Considering that the authors used to be a politician with personal experience in this particular field I wouldn't discount his opinion. Especially not based on where he published it. Based on facts or not, who'd publish something that takes the side of the 'evils right wing populists'? Not the MSM.
I also have personal experience in this particular field and can think of any number of reasons the debate took that long: They knew the decision would be controversial and wanted to make really sure they got unassailable arguments. They were actually looking for a way to not cut the list for fear of the controversy, and were searching for arguments against it. The AfD member on the board was extensively arguing against cutting the list (highly likely, actually), etc. If the debate had really taken just ten minutes, this guy would also have claimed that it showed the result was already set by sinister forces in advance.
Divorced from personal political opinions - I saw "Sympathizers" this week (currently available in the arte mediathek in German and French), a film about (mostly) artists and intellectuals who were accused of being same for the Red Army Faction in the heyday of the latter's terrorism in the 70s. Made by the son of actress-director Margarethe von Trotta, who was counted among them along with her partner Volker Schlöndorff and others like writer Heinrich Böll, which gave him easy access.

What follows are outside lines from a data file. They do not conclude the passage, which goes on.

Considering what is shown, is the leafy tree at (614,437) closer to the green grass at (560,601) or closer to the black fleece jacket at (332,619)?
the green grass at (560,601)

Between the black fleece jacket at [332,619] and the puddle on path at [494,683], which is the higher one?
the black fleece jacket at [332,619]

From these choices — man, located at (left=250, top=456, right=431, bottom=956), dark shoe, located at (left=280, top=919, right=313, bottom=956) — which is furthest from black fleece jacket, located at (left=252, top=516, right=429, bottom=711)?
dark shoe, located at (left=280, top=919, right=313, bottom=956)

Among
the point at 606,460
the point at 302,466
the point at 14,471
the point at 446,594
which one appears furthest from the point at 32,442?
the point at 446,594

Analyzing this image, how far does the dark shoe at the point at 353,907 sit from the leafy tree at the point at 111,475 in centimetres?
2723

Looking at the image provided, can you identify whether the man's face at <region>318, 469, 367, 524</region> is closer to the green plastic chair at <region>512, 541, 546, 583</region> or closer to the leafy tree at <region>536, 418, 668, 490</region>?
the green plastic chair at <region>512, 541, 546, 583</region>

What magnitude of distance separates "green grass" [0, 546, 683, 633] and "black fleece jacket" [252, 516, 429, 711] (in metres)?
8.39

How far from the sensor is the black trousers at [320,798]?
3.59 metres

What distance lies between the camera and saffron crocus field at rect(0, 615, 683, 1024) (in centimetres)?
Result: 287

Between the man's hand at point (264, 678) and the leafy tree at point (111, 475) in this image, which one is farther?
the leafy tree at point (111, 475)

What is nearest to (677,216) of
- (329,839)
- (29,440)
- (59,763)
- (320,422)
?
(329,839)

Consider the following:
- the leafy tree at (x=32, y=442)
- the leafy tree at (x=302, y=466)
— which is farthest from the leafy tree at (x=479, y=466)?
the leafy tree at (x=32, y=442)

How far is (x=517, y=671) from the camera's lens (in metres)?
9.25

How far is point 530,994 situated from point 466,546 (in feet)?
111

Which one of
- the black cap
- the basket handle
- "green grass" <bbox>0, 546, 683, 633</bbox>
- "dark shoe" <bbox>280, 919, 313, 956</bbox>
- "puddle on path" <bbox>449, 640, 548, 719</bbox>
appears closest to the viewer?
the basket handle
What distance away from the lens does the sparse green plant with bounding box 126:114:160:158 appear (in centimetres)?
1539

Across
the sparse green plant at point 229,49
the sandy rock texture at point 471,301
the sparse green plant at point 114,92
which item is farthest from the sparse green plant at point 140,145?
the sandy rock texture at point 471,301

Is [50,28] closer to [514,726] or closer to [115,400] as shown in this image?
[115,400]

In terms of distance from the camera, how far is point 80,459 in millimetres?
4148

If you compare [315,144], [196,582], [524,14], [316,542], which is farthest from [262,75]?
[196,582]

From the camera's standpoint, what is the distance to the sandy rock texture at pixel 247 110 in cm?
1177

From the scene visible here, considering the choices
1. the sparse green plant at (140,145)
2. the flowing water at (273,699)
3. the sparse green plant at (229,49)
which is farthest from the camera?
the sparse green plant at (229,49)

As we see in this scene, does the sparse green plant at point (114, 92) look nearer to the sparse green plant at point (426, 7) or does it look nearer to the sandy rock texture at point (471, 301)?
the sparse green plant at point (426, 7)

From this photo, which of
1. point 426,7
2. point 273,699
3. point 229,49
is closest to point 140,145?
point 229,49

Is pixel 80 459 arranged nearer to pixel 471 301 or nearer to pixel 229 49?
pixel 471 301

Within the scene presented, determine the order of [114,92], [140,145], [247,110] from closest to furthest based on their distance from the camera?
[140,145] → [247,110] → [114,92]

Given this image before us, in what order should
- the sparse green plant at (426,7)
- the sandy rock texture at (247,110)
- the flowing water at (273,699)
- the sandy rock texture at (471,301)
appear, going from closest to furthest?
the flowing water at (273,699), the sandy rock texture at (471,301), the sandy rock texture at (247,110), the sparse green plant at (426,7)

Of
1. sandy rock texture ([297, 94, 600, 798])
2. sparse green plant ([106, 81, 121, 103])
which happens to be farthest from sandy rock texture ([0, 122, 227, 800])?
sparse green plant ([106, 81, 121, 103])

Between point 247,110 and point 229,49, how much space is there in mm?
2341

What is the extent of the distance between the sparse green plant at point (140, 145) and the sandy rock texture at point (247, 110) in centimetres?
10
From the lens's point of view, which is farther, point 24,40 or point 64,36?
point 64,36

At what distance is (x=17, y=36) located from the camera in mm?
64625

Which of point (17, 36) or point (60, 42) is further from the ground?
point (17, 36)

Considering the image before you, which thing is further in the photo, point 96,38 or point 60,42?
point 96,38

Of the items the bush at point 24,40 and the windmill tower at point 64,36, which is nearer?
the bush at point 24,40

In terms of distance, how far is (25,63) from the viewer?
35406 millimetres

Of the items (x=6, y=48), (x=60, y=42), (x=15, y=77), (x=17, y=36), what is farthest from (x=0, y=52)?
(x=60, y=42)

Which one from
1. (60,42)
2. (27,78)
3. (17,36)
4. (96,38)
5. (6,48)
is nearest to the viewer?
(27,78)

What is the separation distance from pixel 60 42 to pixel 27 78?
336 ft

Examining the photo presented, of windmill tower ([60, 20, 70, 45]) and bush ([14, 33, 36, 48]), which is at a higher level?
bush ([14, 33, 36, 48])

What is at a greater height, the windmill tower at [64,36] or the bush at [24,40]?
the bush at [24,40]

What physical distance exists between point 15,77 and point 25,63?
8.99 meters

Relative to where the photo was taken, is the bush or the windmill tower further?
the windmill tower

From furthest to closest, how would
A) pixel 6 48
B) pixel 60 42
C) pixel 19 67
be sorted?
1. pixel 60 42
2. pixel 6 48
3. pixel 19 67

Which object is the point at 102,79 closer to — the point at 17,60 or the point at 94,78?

Despite his personal involvement - seems he was present as a ten-year-old kid when Italian police raided Schlöndorff's holiday retreat in search for some terrorists of the Red Brigades - he suceeds in developing a multi-faceted image; some of his interlocutors are rather defensive about their views back then, some rather candid that they were wrong; the son of Heinrich Böll is still bitter about the political attacks by government and media figures on his father, which he blames for his somewhat early death. The interviews are juxtaposed with period statements and critical movies.
Whatever you make of it - what I find striking and ironic are the parallels in attitude and language from both sides back then to the current discourse with the changed background of right- instead of left-wing extremism and terrorism, like the murder series of the National Socialist Underground and the recent assassination of Walter Lübcke. The accusations against sympathizers that they're enabling the violence of anti-constitutional actors from politics and media, and of the state acting quasi-fascist by those so labeled, the debates of what is a "sympathizer" in the first place and who gets instrumentalized by whom, are basically identical.
Meanwhile, though the Greens have slipped a couple points behind CDU/CSU again in national polls as the bandwagoning effect after the European elections wears off, they are still comfortably above 20 percent and are currently projected to win up to 51 districts directly if elections should be held this week.